Google's RT-2 (Robotic Transformer) is a model trained on both internet text/images AND robot trajectory data. It outputs direct robot actions (effector tokens) instead of just text.

  • Input: Image of a desk + Text "Pick up the extinct animal".
  • Output: The robot arm moves to the plastic dinosaur.

This is "Embodied Reasoning". The model understands "extinct animal" = "dinosaur" and connects it to the visual pixels of the dinosaur toy.

Implementation Details

We will build a simple "Cognitive Node" in Python.
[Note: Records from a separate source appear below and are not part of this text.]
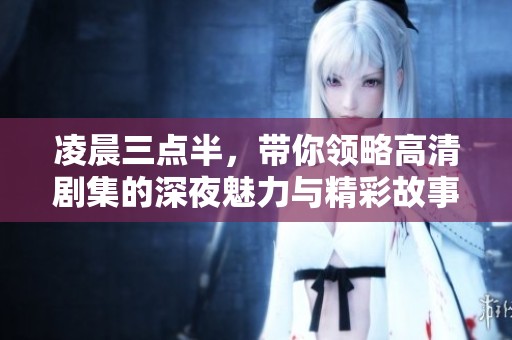 凌晨三点半，带你领略高清剧集的深夜魅力与精彩故事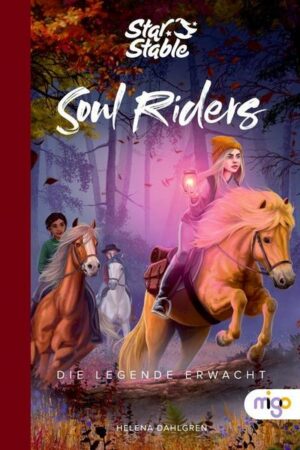 Star Stable: Soul Riders 2. Die Legende erwacht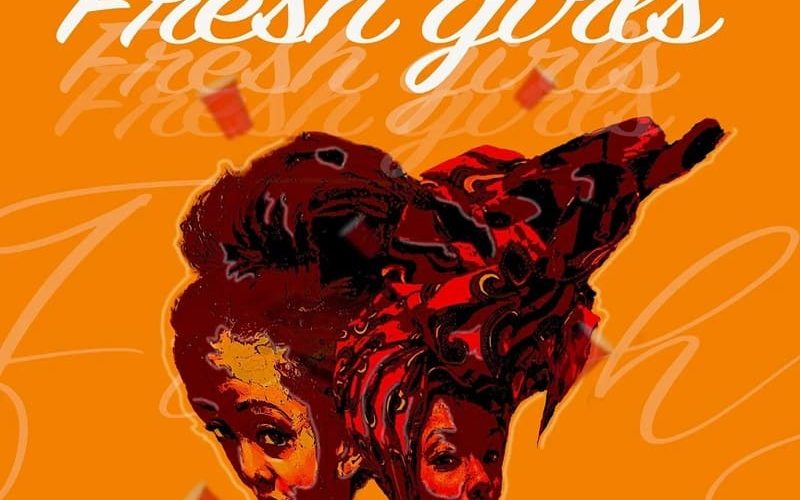 Yaw Ray - Fresh Girls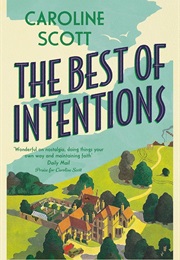 The Best of Intentions (Caroline Scott)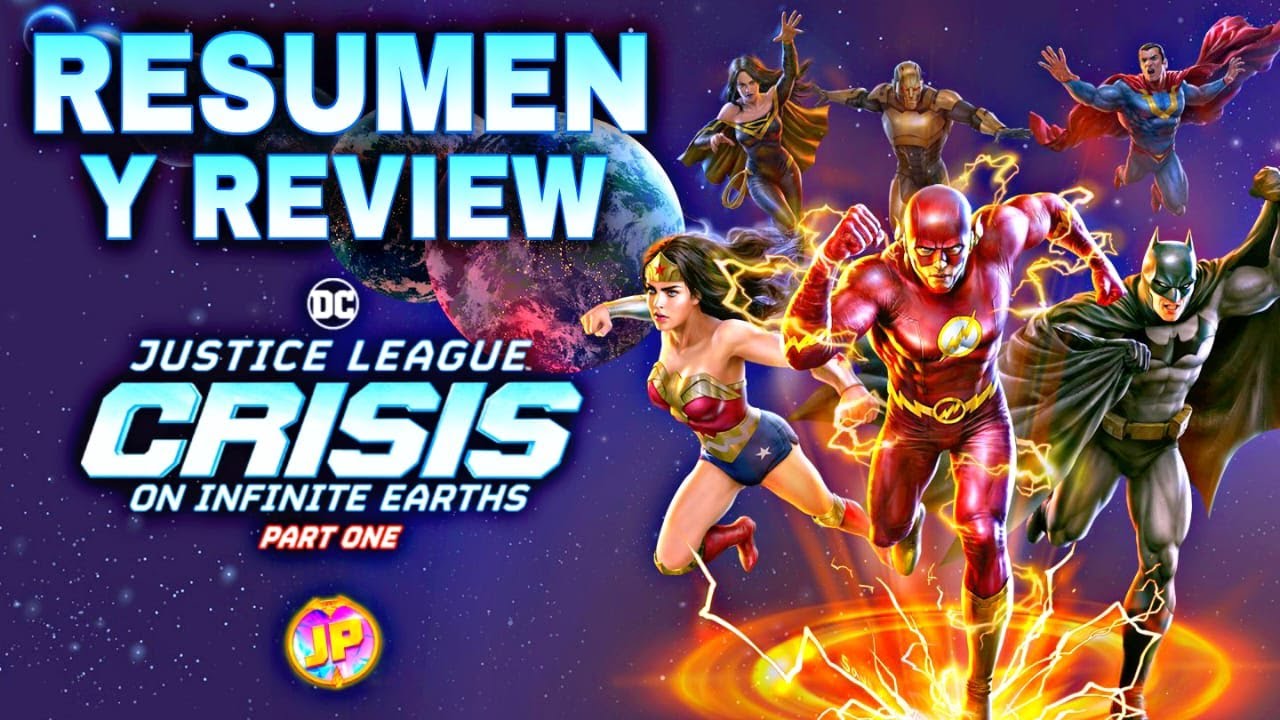 Justice League Crisis en Tierras Infinitas Parte 1: Resumen y Review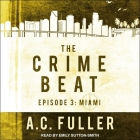 The Crime Beat: Episode 3: Miami Cover Image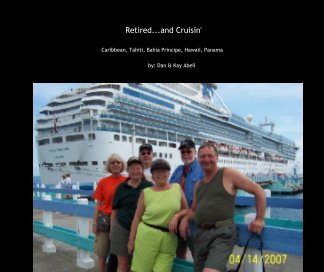 Retired...and Cruisin' book cover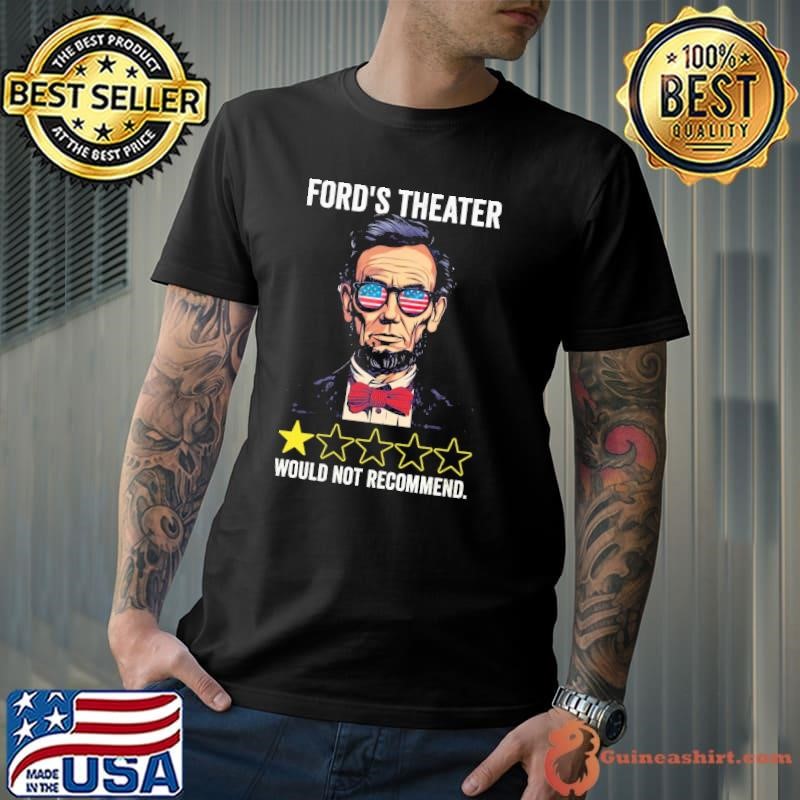 Abraham Lincoln Ford's Theater Rating Would Not Recommend USa Flag T-Shirt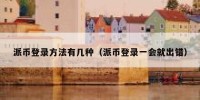 派币登录方法有几种（派币登录一会就出错）
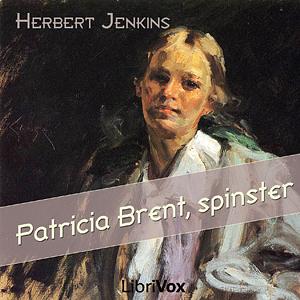 Patricia Brent, spinster by Herbert George Jenkins, Herbert Jenkins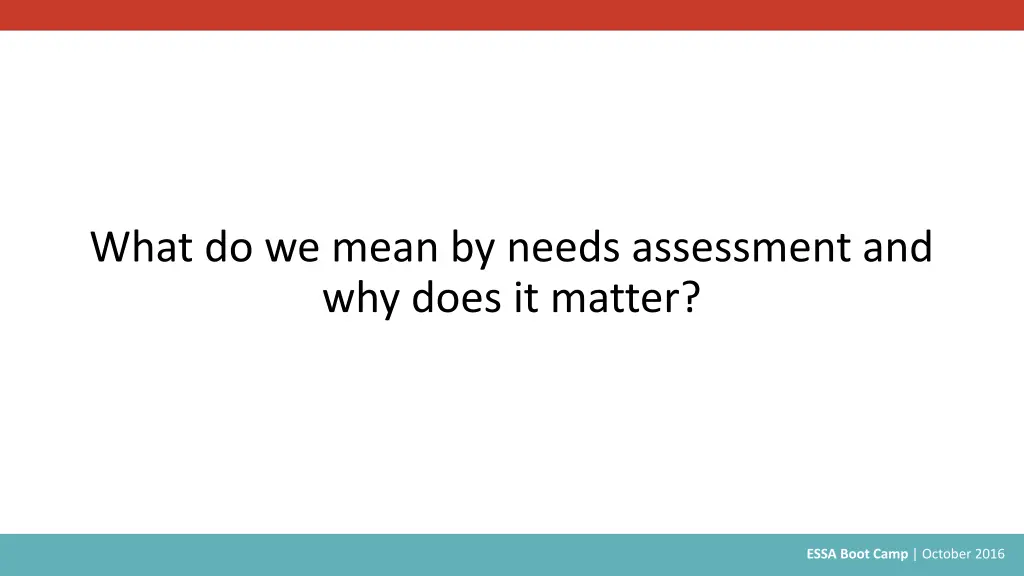 what do we mean by needs assessment and why does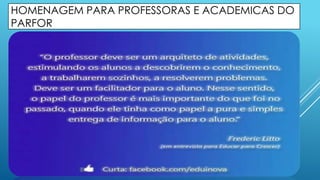 HOMENAGEM PARA PROFESSORAS E ACADEMICAS DO 
PARFOR 
 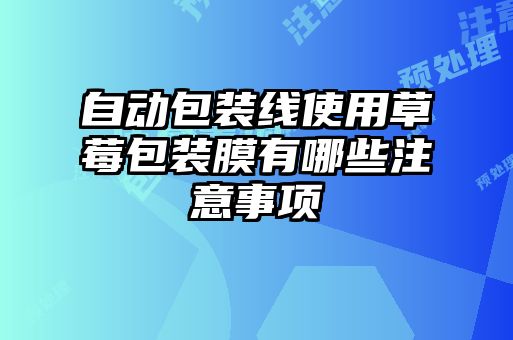 自動包裝線使用草莓包裝膜有哪些注意事項(xiàng)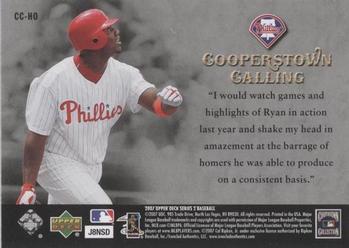 2007 Upper Deck - Cooperstown Calling #CC-HO Ryan Howard Back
  1. Listener: Subscribes to /voice_command.
  2. Thinker: Sends text to an LLM API (OpenAI or Local Llama via Ollama).
  3. Executor: Parses the LLM's JSON response and calls ROS 2 Action Servers.
# executor_node.py
def execute_plan(plan):
for step in plan:
if step['action'] == 'navigate':
nav_client.send_goal(step['target'])
elif step['action'] == 'pick':
manipulation_client.send_goal(step['object'])

Safety and Hallucination

LLMs hallucinate. You do NOT want a robot to hallucinate a command like "Jump out the window."

  • Guardrails: Code layers that sanity-check the LLM's output.
  • Grounding: Verifying that the object "apple" actually exists in the visual scene before trying to grab it.

In the capstone, we will put this all together.